— START —
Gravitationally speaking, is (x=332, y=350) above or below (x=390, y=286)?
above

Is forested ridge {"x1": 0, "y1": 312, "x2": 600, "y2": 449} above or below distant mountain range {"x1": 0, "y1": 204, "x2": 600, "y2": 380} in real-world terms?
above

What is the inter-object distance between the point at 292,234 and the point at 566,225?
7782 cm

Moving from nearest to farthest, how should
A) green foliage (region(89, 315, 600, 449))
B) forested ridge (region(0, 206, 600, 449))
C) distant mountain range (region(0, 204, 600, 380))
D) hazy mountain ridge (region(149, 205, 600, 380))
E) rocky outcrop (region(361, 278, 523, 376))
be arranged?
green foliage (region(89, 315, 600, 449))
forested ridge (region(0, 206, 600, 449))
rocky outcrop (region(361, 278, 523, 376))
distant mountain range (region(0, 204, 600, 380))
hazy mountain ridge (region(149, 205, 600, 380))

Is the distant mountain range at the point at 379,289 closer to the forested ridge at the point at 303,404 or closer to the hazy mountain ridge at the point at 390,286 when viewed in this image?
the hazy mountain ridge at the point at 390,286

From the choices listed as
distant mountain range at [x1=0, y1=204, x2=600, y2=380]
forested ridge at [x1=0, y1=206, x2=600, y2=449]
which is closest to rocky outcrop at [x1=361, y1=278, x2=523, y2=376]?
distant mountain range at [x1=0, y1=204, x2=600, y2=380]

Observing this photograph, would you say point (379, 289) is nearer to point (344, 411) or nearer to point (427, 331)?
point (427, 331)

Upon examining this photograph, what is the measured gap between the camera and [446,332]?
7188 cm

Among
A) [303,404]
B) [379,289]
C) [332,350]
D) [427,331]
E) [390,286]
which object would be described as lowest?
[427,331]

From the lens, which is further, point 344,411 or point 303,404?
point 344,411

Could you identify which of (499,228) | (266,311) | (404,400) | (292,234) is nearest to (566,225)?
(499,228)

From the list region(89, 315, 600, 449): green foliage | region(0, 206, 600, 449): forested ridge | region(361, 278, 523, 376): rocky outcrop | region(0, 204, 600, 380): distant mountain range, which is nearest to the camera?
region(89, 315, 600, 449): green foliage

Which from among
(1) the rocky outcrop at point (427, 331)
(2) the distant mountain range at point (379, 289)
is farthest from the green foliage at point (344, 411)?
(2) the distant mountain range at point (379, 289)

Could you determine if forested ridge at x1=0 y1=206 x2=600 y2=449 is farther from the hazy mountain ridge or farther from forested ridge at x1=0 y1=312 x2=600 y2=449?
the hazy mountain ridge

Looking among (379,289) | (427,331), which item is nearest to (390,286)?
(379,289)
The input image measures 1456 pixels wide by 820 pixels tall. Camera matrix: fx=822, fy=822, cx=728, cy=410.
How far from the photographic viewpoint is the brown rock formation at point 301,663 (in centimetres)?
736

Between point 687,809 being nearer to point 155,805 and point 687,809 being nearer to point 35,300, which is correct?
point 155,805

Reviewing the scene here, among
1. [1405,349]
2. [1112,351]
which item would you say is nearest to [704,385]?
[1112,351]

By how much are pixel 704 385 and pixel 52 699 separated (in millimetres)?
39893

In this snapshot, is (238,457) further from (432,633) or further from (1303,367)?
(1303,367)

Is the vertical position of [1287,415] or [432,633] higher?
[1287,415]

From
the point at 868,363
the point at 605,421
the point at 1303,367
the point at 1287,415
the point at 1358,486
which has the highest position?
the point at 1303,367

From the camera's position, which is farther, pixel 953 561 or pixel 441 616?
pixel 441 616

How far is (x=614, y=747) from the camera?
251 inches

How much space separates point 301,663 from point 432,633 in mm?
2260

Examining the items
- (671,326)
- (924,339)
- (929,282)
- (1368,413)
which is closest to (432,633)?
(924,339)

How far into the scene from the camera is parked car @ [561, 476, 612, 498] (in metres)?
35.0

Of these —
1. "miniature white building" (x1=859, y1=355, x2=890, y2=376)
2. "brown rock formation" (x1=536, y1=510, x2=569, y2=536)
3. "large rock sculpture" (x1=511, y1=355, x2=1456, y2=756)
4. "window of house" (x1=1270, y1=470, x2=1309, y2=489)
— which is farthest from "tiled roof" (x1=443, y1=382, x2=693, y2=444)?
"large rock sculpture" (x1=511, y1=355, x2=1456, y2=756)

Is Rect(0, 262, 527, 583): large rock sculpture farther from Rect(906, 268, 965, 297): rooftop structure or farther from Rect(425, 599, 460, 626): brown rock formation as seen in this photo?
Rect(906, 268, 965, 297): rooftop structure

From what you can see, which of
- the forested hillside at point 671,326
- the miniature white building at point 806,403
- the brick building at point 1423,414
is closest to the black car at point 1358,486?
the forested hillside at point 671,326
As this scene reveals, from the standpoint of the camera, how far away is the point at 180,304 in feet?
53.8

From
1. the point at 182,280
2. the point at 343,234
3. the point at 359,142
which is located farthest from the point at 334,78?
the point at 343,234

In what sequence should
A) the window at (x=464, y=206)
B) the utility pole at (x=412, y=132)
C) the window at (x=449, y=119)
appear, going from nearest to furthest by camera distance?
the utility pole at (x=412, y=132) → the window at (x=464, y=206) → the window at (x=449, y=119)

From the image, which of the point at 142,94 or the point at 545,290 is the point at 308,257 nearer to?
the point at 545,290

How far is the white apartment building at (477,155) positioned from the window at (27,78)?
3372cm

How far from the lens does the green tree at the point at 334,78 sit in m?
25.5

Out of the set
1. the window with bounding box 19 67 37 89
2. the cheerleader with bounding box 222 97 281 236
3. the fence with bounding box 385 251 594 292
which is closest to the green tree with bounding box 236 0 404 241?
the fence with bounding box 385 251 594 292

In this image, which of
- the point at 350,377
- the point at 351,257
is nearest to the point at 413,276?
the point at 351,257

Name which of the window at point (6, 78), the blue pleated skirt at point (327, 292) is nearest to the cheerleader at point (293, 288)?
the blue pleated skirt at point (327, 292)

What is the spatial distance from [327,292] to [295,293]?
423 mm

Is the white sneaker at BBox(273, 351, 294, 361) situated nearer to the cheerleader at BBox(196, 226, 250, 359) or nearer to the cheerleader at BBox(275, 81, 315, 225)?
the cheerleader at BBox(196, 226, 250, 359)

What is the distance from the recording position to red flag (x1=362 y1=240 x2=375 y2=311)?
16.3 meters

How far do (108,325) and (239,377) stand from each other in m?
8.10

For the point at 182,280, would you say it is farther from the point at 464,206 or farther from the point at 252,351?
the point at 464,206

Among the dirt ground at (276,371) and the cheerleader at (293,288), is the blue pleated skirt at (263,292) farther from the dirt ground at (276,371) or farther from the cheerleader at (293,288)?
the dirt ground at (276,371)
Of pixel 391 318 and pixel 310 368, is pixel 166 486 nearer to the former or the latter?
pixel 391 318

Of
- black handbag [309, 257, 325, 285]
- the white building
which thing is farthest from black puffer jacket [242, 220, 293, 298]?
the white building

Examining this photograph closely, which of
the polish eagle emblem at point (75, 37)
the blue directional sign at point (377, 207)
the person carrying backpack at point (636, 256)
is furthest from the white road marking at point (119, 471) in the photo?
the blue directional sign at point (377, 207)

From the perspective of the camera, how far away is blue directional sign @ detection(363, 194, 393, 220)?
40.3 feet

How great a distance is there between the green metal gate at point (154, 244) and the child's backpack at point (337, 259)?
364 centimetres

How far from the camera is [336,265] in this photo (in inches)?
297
— END —
Stated task ▸ Copy out all of the records above line for line, with no changes.

Answer for this exercise ▸
Gravitationally speaking, is (x=332, y=350) above or below (x=390, y=286)?
above

Is forested ridge {"x1": 0, "y1": 312, "x2": 600, "y2": 449} above or below distant mountain range {"x1": 0, "y1": 204, "x2": 600, "y2": 380} in real-world terms?
above

What is the inter-object distance between the point at 292,234 and the point at 566,225?
7782 cm

Moving from nearest to farthest, how should
A) green foliage (region(89, 315, 600, 449))
B) forested ridge (region(0, 206, 600, 449))
C) distant mountain range (region(0, 204, 600, 380))
D) hazy mountain ridge (region(149, 205, 600, 380))
E) rocky outcrop (region(361, 278, 523, 376))
be arranged?
green foliage (region(89, 315, 600, 449))
forested ridge (region(0, 206, 600, 449))
rocky outcrop (region(361, 278, 523, 376))
distant mountain range (region(0, 204, 600, 380))
hazy mountain ridge (region(149, 205, 600, 380))

Is the distant mountain range at the point at 379,289 closer to the forested ridge at the point at 303,404 or closer to the hazy mountain ridge at the point at 390,286 when viewed in this image?
the hazy mountain ridge at the point at 390,286

From the choices listed as
distant mountain range at [x1=0, y1=204, x2=600, y2=380]
forested ridge at [x1=0, y1=206, x2=600, y2=449]
which is closest to rocky outcrop at [x1=361, y1=278, x2=523, y2=376]?
distant mountain range at [x1=0, y1=204, x2=600, y2=380]

Observing this photograph, would you say point (379, 289) is nearer to point (344, 411) or nearer to point (427, 331)?
point (427, 331)

Upon examining this photograph, what is the measured gap between the camera and [446,332]?
7188 cm

Among
A) [303,404]
B) [379,289]
C) [332,350]
D) [427,331]
E) [390,286]
which object would be described as lowest?
[427,331]

From the lens, which is further, point 344,411 or point 303,404?
point 344,411

Could you identify which of (499,228) | (266,311) | (404,400) | (292,234) is nearest to (566,225)?
(499,228)

From the list region(89, 315, 600, 449): green foliage | region(0, 206, 600, 449): forested ridge | region(361, 278, 523, 376): rocky outcrop | region(0, 204, 600, 380): distant mountain range, which is nearest to the camera?
region(89, 315, 600, 449): green foliage

Which from among
(1) the rocky outcrop at point (427, 331)
(2) the distant mountain range at point (379, 289)
is farthest from the green foliage at point (344, 411)?
(2) the distant mountain range at point (379, 289)

Could you determine if forested ridge at x1=0 y1=206 x2=600 y2=449 is farther from the hazy mountain ridge or farther from forested ridge at x1=0 y1=312 x2=600 y2=449?
the hazy mountain ridge

Looking among (379,289) | (427,331), which item is nearest to (390,286)?
(379,289)
The input image measures 1456 pixels wide by 820 pixels tall. Camera matrix: fx=822, fy=822, cx=728, cy=410.
How far from the photographic viewpoint is the brown rock formation at point 301,663 (in centimetres)?
736

Between point 687,809 being nearer to point 155,805 and point 687,809 being nearer to point 35,300, which is correct?
point 155,805

Reviewing the scene here, among
1. [1405,349]
2. [1112,351]
which item would you say is nearest to [704,385]?
[1112,351]

By how much are pixel 704 385 and pixel 52 699 separated (in millimetres)?
39893

In this snapshot, is (238,457) further from (432,633) or further from (1303,367)?
(1303,367)

Is the vertical position of [1287,415] or [432,633] higher?
[1287,415]

From
the point at 868,363
the point at 605,421
the point at 1303,367
the point at 1287,415
the point at 1358,486
which has the highest position?
the point at 1303,367

From the camera's position, which is farther, pixel 953 561 or pixel 441 616?
pixel 441 616

How far is (x=614, y=747) from the camera?
251 inches

How much space separates point 301,663 from point 432,633 in mm?
2260

Examining the items
- (671,326)
- (924,339)
- (929,282)
- (1368,413)
which is closest to (432,633)?
(924,339)

How far into the scene from the camera is parked car @ [561, 476, 612, 498] (in metres)?
35.0

Of these —
1. "miniature white building" (x1=859, y1=355, x2=890, y2=376)
2. "brown rock formation" (x1=536, y1=510, x2=569, y2=536)
3. "large rock sculpture" (x1=511, y1=355, x2=1456, y2=756)
4. "window of house" (x1=1270, y1=470, x2=1309, y2=489)
— which is farthest from "tiled roof" (x1=443, y1=382, x2=693, y2=444)?
"large rock sculpture" (x1=511, y1=355, x2=1456, y2=756)

Is Rect(0, 262, 527, 583): large rock sculpture farther from Rect(906, 268, 965, 297): rooftop structure or farther from Rect(425, 599, 460, 626): brown rock formation as seen in this photo?
Rect(906, 268, 965, 297): rooftop structure

From what you can see, which of
- the forested hillside at point 671,326
- the miniature white building at point 806,403
- the brick building at point 1423,414
is closest to the black car at point 1358,486?
the forested hillside at point 671,326
As this scene reveals, from the standpoint of the camera, how far away is the point at 180,304 in feet?
53.8

From
1. the point at 182,280
2. the point at 343,234
3. the point at 359,142
which is located farthest from the point at 334,78?
the point at 343,234

In what sequence should
A) the window at (x=464, y=206)
B) the utility pole at (x=412, y=132)
C) the window at (x=449, y=119)
appear, going from nearest to furthest by camera distance?
the utility pole at (x=412, y=132) → the window at (x=464, y=206) → the window at (x=449, y=119)

From the image, which of the point at 142,94 or the point at 545,290 is the point at 308,257 nearer to?
the point at 545,290

How far is the white apartment building at (477,155) positioned from the window at (27,78)?
3372cm

How far from the lens does the green tree at the point at 334,78 sit in m?
25.5

Out of the set
1. the window with bounding box 19 67 37 89
2. the cheerleader with bounding box 222 97 281 236
3. the fence with bounding box 385 251 594 292
which is closest to the green tree with bounding box 236 0 404 241?
the fence with bounding box 385 251 594 292

In this image, which of
- the point at 350,377
- the point at 351,257
is nearest to the point at 413,276?
the point at 351,257

Name which of the window at point (6, 78), the blue pleated skirt at point (327, 292) is nearest to the cheerleader at point (293, 288)?
the blue pleated skirt at point (327, 292)

What is the spatial distance from [327,292] to [295,293]?
423 mm

Is the white sneaker at BBox(273, 351, 294, 361) situated nearer to the cheerleader at BBox(196, 226, 250, 359) or nearer to the cheerleader at BBox(275, 81, 315, 225)?
the cheerleader at BBox(196, 226, 250, 359)

What is the distance from the recording position to red flag (x1=362 y1=240 x2=375 y2=311)?
16.3 meters

How far do (108,325) and (239,377) stand from each other in m?
8.10

For the point at 182,280, would you say it is farther from the point at 464,206 or farther from the point at 252,351?
the point at 464,206

Among the dirt ground at (276,371) and the cheerleader at (293,288), is the blue pleated skirt at (263,292) farther from the dirt ground at (276,371) or farther from the cheerleader at (293,288)?
the dirt ground at (276,371)
Of pixel 391 318 and pixel 310 368, is pixel 166 486 nearer to the former or the latter?
pixel 391 318

Of
- black handbag [309, 257, 325, 285]
- the white building
which thing is farthest from black puffer jacket [242, 220, 293, 298]?
the white building

Examining this photograph closely, which of
the polish eagle emblem at point (75, 37)
the blue directional sign at point (377, 207)
the person carrying backpack at point (636, 256)
is furthest from the white road marking at point (119, 471) in the photo?
the blue directional sign at point (377, 207)

From the perspective of the camera, how far away is blue directional sign @ detection(363, 194, 393, 220)?
40.3 feet

How great a distance is there between the green metal gate at point (154, 244) and the child's backpack at point (337, 259)?
364 centimetres

How far from the camera is [336,265] in this photo (in inches)?
297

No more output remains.